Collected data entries
__________________________________________________

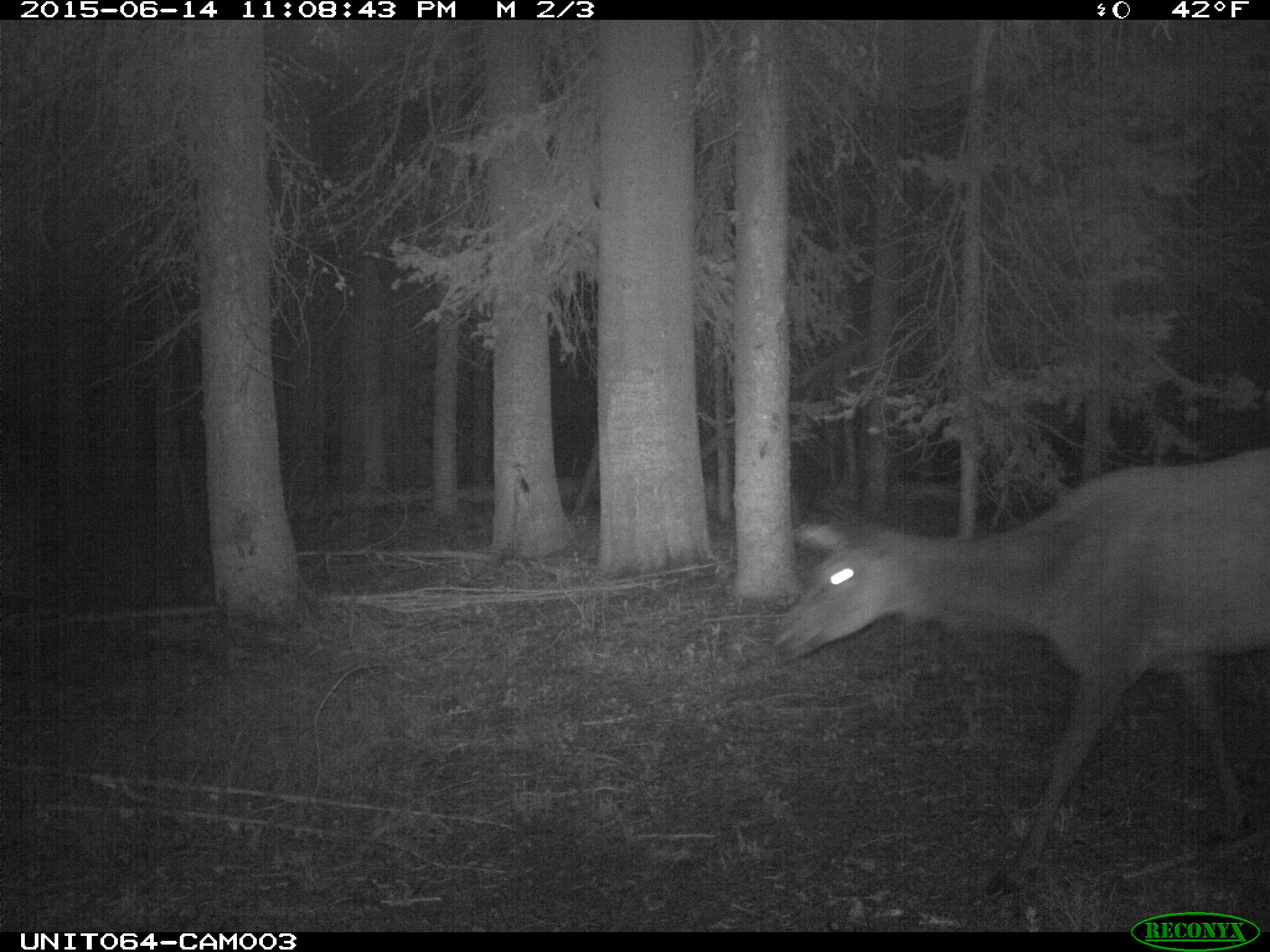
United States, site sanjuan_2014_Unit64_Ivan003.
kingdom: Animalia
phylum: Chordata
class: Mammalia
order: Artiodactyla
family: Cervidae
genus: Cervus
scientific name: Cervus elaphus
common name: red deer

__________________________________________________

EXERCISE:
The job is to copy all the records precisely while omitting any picture.

REPLY:
United States, site sanjuan_2014_Unit64_Ivan003.
kingdom: Animalia
phylum: Chordata
class: Mammalia
order: Artiodactyla
family: Cervidae
genus: Cervus
scientific name: Cervus elaphus
common name: red deer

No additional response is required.